Report on the PepVPN disconnection issue on April 10 and 11, 2017


#1

On April 9, the InControl “mars” system was upgraded to version 2.4. Due to two software bugs, the PepVPN connections of some organizations residing on the mars system may have disconnected. The problem was fixed soon after it was identified by the development team. We sincerely apologize for any inconvenience caused.
Here are the details for each bug:

  1. Configuration generation issue for AP Controller enabled devices
    In this release, IC2 stopped generating Wi-Fi configurations for AP Controller enabled devices. That is, no Wi-Fi configurations will be pushed onto them. However the system incorrectly stopped generating all configurations to AP Controller enabled devices, including PepVPN configurations. Thus, PepVPN profiles were incorrectly removed from AP Controller enabled devices. On April 11 at 02:45, we deployed a fix to IC2. When the affected devices go offline and on again, IC2 will push them with a correct profile.

  2. PSK generation issue
    In previous InControl releases, whenever a PepVPN topology profile is updated, IC2 will also generate a new pre-shared key (PSK) and update existing connection settings on all devices in the profile. This key was shared by all VPN connections. However, this approach carried two limitations. Firstly, it is not necessary for IC2 to generate a new key, update all devices and cause reconnections. Secondly, different connections should be assigned with a different key for enhanced security.
    In the release 2.4, we eliminated both limitations.

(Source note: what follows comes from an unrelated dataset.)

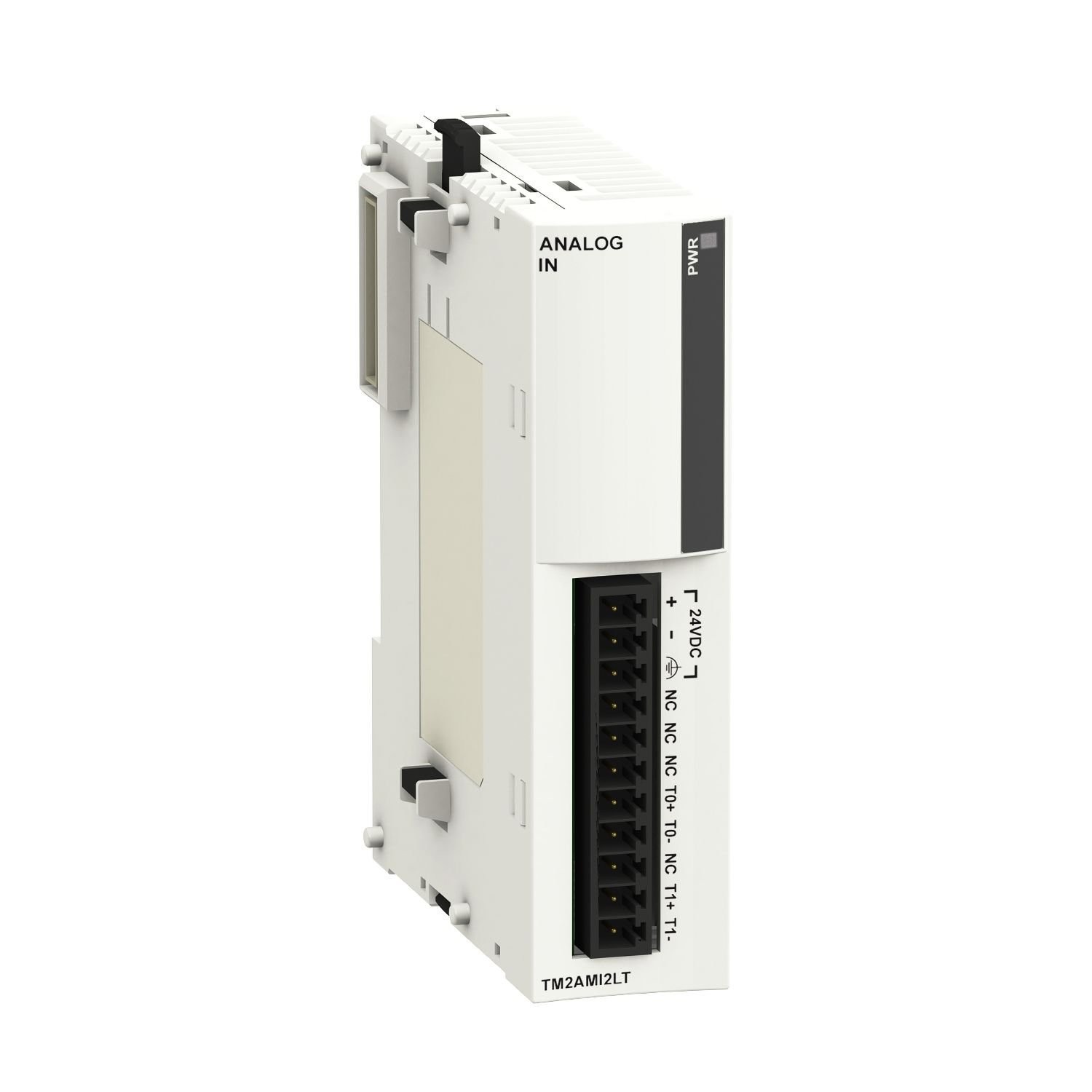 Schneider Electric TM2AMI2LT Analog input module, Modicon M238 logic controller, 2 inputs thermocouple low level, differential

The stability and security should also be enhanced. In the course, we have introduced a new database table to store each connection’s pre-shared key. In order to avoid any interruptions on existing PepVPNs, IC2 should keep referring to the keys in the old table to generate configurations for existing connections. (As the generated configurations should be the same as the original one, no change should be made to devices). No key will be stored in the new table until a profile is opened, updated and saved once.
    However the code incorrectly referred to the new table (which contains no keys) to generate PepVPN profiles for existing connections and then sent this configuration to devices. Thus, devices received profiles with no key. When both ends have received incorrect profiles, a PepVPN connection could actually still be established. However, before both ends have received the incorrect profile, the PepVPN would be down.
    Soon after the problem was identified and fixed, we deployed an update to IC2 on April 11 at 03:15 GMT+0. When the affected devices went offline and back online, IC2 pushed them with a correct profile which should be the same one as before the IC2 upgrade. Again, the PepVPNs were back up again when both ends also received the (correct) config.

In order to avoid the same problems from happening, our QA process will be improved. More test cases for old configurations will be included in the future.